Entre temps, la folie des médias, les accusations de viols, la baisse de popularité, et d'autres soucis s'accumulent aux portes de la vie conjugal d'Ann et Henry (à préciser qu'ils sont en majorité provoqués par ce dernier). Annette n'est au final que l'enfant spectateur et innocent dans tout cela. Néanmoins, la témoin aura son importance. Notamment au cours de la scène tragique et incroyable de l'affiche, à savoir la scène où le bateau privé des deux artistes se retrouvent dans une mer enragée. Henry est saoul sur le pont du petit yatch. Il titube sous les flots et ordonne à sa femme, venue seulement le ramener à l'intérieur, d'entamer une valse avec lui, au beau milieu des vagues déchaînées. Ann n'est pas encline à vouloir danser à cette heure. Mais Henry, dans son ivresse, la forcera à accomplir ses désirs fous...

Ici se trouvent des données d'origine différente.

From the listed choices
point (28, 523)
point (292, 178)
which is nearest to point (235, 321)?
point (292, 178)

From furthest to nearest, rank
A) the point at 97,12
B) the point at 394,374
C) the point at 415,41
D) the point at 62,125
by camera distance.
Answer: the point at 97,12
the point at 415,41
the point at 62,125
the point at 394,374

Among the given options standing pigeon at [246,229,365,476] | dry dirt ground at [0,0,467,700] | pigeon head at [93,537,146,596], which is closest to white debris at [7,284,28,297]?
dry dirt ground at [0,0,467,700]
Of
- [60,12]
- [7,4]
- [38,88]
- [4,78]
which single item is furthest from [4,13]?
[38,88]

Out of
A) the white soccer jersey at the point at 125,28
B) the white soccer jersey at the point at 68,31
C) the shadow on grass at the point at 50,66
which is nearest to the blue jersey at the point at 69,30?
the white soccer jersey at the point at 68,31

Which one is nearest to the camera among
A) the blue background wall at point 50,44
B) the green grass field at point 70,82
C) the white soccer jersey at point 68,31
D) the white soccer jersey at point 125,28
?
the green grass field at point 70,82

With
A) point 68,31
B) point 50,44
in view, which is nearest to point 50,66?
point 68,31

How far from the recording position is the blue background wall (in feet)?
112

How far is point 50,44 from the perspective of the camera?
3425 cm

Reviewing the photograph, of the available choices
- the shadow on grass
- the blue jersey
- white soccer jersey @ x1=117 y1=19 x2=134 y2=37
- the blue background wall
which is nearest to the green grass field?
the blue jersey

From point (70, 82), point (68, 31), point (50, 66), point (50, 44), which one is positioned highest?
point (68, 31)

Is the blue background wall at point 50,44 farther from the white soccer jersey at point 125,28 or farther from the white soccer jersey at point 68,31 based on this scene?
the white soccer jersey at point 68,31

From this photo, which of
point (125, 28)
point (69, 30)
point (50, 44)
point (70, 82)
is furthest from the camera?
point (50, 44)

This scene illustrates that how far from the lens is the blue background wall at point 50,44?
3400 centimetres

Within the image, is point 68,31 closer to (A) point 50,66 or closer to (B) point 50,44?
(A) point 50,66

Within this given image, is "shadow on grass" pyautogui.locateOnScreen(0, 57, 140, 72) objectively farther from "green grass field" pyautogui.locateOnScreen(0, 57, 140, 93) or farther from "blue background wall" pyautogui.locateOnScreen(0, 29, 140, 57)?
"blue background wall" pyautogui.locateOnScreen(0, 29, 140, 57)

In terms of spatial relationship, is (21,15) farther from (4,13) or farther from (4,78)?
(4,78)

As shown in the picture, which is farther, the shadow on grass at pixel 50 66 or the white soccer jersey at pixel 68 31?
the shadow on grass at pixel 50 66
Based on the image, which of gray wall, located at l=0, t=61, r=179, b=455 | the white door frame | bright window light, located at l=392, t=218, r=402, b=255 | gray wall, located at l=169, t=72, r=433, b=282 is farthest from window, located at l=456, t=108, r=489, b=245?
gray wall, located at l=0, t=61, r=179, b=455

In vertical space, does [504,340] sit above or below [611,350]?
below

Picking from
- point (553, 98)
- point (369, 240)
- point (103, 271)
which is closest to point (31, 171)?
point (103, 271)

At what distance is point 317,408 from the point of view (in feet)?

... ce qui évidemment conduira sa femme à une mort déjà certaine. La caméra suit pourtant le personnage d'Adam Driver dans sa folie destructrice, le filmant en train de chuter à répétitions sur le pont. Délaissant allègrement le corps défunt de Marion Cotillard, au seul profit d'un simple plan, déjà plongé dans les flots...


Après une scène suivante complètement surréaliste, à l'aspect visuel onirique d'une nuit gouvernée par la lumière laiteuse d'une lune prophétique, les activités reprendront. Henry est au fond du gouffre, la gloire qui lui était nécessaire pour subsister, n'est plus. Il n'a plus aucun soutien. Il décide alors, de se servir de l'unique chose qu'il lui reste : sa fille. Et c'est là que la métaphore admise depuis le début par la mise en scène, prend tout son sens. La fillette Annette, est un objet du capitalisme, une figure de proue médiatique, un accessoire de popularité pour ses parents, et ici surtout pour son père. C'est aussi le moment choisi par monsieur "The accompanist" pour refaire surface dans le récit.


Même si finalement il ne sera qu'un outil dans le plan d'Henry, creusant d'autant plus l'écart entre les objectifs divergents des deux personnages. Entre besoins cupides de célébrité et désir simple d'un amour sincère, il n'y a que quelques mots pour rapprocher le manipulateur du naïf...


Et je m'arrêterai là pour tout ce qui concerne l'histoire contée par le film. Au plaisir de vous laisser découvrir la suite (et cette fin absolument folle), en salles de cinéma... ;)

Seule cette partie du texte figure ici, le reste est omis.